# [EXERCISE REQUIREMENTS]
When a line below holds the string "қандай", show that line.

# [DATA FOR PROCESSING]
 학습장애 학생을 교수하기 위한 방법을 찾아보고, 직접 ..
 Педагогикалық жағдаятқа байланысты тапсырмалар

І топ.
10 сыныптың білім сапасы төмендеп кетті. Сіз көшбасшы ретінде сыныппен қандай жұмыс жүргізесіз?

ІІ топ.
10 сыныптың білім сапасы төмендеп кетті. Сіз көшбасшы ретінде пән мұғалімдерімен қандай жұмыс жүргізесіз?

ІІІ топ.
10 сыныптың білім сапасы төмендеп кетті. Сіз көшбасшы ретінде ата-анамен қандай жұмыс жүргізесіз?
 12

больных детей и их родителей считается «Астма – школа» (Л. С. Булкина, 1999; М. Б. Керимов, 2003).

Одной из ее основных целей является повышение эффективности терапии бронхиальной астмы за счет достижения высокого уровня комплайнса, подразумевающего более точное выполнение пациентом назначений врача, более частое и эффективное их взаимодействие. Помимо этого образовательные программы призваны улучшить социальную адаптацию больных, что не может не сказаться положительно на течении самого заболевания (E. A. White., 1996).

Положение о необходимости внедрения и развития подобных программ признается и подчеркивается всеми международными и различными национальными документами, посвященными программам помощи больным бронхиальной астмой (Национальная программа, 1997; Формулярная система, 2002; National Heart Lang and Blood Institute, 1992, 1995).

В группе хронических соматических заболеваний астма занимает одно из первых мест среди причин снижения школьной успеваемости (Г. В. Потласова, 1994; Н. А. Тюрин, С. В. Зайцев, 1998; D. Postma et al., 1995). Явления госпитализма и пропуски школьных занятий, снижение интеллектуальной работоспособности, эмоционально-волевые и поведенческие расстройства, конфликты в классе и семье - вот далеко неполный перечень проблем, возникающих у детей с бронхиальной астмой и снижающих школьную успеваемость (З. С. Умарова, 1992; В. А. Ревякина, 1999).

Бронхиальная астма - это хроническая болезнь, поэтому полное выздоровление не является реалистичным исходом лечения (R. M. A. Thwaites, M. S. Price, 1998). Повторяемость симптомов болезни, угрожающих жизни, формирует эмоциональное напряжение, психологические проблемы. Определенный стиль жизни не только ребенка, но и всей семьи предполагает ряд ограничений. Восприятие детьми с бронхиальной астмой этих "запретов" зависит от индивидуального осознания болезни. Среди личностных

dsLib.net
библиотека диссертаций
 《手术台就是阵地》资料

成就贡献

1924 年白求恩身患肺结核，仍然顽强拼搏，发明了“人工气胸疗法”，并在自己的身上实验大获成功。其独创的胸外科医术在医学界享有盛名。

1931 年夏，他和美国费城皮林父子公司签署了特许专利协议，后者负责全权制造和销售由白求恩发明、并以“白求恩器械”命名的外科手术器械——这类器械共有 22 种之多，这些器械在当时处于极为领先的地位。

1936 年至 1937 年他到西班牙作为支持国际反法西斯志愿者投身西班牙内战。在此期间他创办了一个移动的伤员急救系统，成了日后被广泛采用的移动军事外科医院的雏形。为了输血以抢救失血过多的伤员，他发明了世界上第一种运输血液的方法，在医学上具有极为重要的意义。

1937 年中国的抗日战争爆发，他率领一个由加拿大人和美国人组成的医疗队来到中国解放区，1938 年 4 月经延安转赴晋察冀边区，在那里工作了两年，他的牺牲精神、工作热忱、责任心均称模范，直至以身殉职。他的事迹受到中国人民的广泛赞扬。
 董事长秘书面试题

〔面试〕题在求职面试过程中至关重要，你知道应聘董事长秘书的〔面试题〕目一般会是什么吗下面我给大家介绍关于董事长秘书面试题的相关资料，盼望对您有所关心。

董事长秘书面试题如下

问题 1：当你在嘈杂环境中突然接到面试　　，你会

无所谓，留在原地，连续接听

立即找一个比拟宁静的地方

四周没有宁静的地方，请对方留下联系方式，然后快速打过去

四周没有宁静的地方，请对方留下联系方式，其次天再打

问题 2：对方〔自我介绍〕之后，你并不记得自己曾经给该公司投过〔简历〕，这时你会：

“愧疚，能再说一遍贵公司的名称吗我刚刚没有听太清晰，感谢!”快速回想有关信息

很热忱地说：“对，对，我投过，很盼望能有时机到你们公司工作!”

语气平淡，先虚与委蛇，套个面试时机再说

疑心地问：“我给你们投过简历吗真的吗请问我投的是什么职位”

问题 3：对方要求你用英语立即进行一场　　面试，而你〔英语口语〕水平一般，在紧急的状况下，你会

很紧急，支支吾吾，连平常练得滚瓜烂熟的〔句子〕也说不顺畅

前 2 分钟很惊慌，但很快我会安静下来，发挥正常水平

# [RESPONSE AREA]
10 сыныптың білім сапасы төмендеп кетті. Сіз көшбасшы ретінде сыныппен қандай жұмыс жүргізесіз?
10 сыныптың білім сапасы төмендеп кетті. Сіз көшбасшы ретінде пән мұғалімдерімен қандай жұмыс жүргізесіз?
10 сыныптың білім сапасы төмендеп кетті. Сіз көшбасшы ретінде ата-анамен қандай жұмыс жүргізесіз?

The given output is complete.